Jonathan Dahoah Halevi
shalomlife.com
04 August '10
The Palestinian Authority is under heavy international pressure, mostly American, aimed at facilitating the transition from proximity talks to direct negotiations with Israel. The written message recently sent by President Obama to Palestinian Chairman Mahmud Abbas (Abu Mazen) indicated that the American administration is not content, to say the least, with the Palestinian leg dragging in the peace process, or with what is perceived to be a lack of appreciation for American pressure on Israel; this has lead PM Netanyahu to accept the two-state solution, and to temporarily freeze settlement activity in the West Bank and Jerusalem.
There is no obvious fundamental change in the Palestinian stance. The Palestinian Authority hesitates and refrains from explicit commitment to direct negotiations without any pre-conditions. Instead, it tries to weather the American demands by raising a new proposal to convene a triangle meeting of Palestine, Israel, and America to discuss the agenda of the negotiations, its legitimacy, and the settlement cessation.
Senior Palestinian officials have said they will also be satisfied if Obama manages to extract an Israeli commitment regarding these issues, or if PM Netanyahu acknowledges the Quartet declaration in Moscow.
During the course of diplomatic activity, Abu Mazen divulged last week, while briefing the Egyptian media in Cairo, his version of the failure of the peace talks with former Israeli PM Ehud Olmert and his positions regarding the political settlement of the conflict.

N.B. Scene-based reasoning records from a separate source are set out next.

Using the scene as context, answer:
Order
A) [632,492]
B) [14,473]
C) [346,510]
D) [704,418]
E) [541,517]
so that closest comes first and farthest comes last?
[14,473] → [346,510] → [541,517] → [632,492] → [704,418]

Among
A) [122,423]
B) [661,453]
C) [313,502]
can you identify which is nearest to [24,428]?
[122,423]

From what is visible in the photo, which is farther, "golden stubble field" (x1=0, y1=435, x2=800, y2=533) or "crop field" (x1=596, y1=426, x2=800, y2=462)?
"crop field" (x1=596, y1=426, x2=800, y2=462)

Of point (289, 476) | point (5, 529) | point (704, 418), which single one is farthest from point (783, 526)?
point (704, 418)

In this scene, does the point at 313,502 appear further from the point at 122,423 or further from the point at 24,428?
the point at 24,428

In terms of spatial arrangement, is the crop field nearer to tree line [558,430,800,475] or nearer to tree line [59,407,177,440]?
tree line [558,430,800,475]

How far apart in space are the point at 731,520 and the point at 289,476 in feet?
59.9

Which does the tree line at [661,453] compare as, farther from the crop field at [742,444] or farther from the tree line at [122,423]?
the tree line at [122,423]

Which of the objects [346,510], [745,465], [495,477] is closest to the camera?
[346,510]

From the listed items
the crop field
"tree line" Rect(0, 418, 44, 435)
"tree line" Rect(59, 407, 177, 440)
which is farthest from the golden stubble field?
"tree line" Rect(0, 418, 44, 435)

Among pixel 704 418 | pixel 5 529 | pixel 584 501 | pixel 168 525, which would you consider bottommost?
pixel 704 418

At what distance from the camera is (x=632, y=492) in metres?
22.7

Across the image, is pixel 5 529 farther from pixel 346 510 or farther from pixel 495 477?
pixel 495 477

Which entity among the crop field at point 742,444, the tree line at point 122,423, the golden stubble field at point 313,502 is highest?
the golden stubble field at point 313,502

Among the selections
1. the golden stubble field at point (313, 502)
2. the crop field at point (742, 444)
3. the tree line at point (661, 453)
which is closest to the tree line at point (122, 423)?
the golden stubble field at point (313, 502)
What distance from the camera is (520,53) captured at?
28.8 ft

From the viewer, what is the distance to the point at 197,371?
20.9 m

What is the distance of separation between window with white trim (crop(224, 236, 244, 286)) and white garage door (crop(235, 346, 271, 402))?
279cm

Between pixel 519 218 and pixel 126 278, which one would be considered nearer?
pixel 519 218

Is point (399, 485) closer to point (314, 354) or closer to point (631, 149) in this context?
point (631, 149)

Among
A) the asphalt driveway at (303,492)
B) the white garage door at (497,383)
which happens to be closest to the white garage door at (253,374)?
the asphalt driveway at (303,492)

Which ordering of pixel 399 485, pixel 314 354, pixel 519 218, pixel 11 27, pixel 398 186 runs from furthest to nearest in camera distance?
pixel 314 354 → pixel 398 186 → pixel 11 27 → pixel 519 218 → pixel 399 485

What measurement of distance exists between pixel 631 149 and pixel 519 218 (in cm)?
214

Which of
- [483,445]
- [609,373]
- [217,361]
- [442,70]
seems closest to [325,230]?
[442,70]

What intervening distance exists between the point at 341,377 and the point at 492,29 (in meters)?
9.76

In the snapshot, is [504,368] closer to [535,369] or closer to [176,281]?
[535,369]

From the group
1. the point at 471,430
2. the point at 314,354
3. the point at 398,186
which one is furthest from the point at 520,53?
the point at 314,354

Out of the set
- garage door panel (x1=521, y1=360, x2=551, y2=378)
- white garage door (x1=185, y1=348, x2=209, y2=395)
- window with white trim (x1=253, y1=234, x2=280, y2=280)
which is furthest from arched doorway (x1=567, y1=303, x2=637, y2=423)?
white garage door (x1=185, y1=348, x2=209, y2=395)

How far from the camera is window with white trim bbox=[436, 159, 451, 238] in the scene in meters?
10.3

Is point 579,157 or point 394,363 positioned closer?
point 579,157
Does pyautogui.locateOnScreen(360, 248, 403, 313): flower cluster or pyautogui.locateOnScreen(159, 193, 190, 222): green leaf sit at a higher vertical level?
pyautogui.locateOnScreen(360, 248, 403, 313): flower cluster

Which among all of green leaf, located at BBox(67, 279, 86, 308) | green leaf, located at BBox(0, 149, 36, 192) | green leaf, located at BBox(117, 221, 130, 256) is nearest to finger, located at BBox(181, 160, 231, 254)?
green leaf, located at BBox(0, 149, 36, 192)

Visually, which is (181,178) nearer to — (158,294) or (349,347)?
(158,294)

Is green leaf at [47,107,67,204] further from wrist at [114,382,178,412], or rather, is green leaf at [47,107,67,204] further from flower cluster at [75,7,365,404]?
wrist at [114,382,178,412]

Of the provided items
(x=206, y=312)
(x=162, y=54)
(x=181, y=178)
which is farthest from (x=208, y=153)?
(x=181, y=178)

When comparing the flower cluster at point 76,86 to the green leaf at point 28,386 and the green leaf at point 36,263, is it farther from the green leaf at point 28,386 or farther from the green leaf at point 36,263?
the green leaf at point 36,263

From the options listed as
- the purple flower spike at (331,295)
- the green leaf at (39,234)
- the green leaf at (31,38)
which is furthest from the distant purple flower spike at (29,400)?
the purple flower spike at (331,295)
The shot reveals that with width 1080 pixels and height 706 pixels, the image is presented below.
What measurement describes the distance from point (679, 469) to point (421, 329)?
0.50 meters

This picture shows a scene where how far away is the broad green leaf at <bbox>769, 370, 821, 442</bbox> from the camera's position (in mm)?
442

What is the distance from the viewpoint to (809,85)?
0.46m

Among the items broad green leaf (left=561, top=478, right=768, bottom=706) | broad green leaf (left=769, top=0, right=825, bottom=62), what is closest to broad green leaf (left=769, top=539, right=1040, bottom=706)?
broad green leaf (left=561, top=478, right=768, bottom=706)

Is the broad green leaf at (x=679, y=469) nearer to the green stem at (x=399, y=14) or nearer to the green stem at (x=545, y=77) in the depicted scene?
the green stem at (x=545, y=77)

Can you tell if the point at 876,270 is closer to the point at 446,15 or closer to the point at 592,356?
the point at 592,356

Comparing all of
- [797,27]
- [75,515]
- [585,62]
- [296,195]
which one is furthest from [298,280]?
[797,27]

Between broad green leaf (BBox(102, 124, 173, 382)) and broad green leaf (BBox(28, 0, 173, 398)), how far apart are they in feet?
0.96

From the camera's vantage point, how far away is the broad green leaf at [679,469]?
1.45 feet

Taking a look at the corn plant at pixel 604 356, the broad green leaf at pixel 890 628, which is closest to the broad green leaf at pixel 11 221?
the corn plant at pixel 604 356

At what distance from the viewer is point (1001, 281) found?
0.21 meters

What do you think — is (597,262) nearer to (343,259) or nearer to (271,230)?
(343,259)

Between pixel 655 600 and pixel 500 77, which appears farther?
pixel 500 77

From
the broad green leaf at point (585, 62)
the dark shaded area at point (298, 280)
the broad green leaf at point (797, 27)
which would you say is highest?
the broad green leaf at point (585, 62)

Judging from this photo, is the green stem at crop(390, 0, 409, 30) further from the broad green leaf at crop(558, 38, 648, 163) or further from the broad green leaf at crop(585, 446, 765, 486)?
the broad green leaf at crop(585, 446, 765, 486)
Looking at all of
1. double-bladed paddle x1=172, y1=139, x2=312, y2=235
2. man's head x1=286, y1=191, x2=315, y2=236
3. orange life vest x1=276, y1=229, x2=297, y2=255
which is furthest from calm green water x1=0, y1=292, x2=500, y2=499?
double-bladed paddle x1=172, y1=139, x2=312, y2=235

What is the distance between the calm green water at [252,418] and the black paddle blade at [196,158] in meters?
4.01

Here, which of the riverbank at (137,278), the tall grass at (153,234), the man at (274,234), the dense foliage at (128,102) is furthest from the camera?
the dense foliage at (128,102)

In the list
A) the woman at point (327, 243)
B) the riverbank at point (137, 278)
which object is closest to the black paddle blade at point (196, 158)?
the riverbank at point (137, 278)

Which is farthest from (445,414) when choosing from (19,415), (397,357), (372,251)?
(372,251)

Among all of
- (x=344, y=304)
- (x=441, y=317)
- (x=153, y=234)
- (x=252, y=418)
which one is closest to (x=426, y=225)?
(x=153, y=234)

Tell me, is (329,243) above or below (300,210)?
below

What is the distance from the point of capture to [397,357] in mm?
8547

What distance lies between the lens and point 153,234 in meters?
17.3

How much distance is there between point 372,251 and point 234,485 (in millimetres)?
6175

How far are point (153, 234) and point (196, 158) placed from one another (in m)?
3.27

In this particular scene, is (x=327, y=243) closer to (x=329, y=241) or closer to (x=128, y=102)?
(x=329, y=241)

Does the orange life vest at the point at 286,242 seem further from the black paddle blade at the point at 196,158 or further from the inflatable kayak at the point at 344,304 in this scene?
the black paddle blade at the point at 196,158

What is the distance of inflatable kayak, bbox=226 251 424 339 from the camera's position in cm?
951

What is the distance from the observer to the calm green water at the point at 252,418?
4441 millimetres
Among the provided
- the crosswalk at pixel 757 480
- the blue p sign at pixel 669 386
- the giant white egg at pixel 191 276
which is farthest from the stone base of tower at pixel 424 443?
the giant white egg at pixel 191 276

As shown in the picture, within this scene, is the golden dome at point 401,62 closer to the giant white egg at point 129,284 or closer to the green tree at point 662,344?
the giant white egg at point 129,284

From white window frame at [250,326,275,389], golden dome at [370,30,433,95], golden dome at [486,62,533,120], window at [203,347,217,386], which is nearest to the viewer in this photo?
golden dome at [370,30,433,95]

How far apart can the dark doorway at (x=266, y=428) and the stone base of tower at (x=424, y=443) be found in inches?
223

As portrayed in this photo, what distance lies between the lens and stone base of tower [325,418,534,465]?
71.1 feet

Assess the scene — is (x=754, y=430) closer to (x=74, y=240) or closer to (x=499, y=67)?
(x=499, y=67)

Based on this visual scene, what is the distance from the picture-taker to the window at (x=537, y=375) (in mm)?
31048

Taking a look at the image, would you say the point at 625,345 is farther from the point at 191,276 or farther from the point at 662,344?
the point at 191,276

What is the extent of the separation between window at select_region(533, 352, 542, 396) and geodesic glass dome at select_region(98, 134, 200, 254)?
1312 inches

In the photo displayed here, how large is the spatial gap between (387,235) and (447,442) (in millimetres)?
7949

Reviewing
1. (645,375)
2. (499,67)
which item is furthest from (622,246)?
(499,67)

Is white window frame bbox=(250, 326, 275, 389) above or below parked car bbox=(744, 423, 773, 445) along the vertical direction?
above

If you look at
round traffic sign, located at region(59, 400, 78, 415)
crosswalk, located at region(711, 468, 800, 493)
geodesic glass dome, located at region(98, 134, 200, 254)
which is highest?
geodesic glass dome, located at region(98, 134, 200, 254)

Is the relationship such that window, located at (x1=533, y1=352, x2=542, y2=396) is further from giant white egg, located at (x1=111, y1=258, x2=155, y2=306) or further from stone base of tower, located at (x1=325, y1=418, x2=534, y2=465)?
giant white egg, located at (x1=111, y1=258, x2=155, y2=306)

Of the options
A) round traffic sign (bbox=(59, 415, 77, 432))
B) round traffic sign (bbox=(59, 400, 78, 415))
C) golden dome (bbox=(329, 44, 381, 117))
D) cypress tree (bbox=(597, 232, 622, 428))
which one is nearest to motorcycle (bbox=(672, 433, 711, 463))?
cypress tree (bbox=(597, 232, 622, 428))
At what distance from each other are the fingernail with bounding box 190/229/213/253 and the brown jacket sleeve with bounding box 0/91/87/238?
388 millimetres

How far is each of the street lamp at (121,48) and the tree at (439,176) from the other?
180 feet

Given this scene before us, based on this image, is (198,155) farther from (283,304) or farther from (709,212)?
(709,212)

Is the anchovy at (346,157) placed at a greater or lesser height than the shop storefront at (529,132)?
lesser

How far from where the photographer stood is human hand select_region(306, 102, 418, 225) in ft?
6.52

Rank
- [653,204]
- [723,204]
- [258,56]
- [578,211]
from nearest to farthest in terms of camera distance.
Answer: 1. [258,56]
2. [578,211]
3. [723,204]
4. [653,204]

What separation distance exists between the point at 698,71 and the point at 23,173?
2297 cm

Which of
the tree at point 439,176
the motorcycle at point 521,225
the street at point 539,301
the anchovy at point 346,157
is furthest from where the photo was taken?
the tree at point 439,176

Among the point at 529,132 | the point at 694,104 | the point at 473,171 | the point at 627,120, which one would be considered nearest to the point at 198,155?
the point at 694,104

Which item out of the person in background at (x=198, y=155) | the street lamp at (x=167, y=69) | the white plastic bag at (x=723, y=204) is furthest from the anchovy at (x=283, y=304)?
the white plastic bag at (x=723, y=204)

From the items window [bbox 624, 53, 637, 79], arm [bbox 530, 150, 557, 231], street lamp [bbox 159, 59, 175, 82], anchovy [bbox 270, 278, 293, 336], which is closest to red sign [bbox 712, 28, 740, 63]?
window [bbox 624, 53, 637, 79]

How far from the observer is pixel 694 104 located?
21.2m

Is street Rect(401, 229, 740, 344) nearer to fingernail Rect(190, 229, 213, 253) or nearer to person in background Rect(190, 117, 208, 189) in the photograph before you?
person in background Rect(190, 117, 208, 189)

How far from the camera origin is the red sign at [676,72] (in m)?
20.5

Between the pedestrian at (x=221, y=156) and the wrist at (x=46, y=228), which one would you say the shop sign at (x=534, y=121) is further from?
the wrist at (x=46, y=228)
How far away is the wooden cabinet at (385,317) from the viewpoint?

Abu Mazen noted that he almost reached an agreement with Olmert, but the negotiations failed in the last moment because of a disagreement on the ration of the discussed land swap. Olmert proposed 6.5 per cent and Abu Mazen accepted to no more than 1.9 per cent. Abu Mazen said that he demanded to divide Jerusalem, the eastern area of the city to the Palestinians and the western part to the Israelis, and insisted that the refugee problem must be settled in accordance with an Arab peace initiative from March 2002, and UN resolution 194.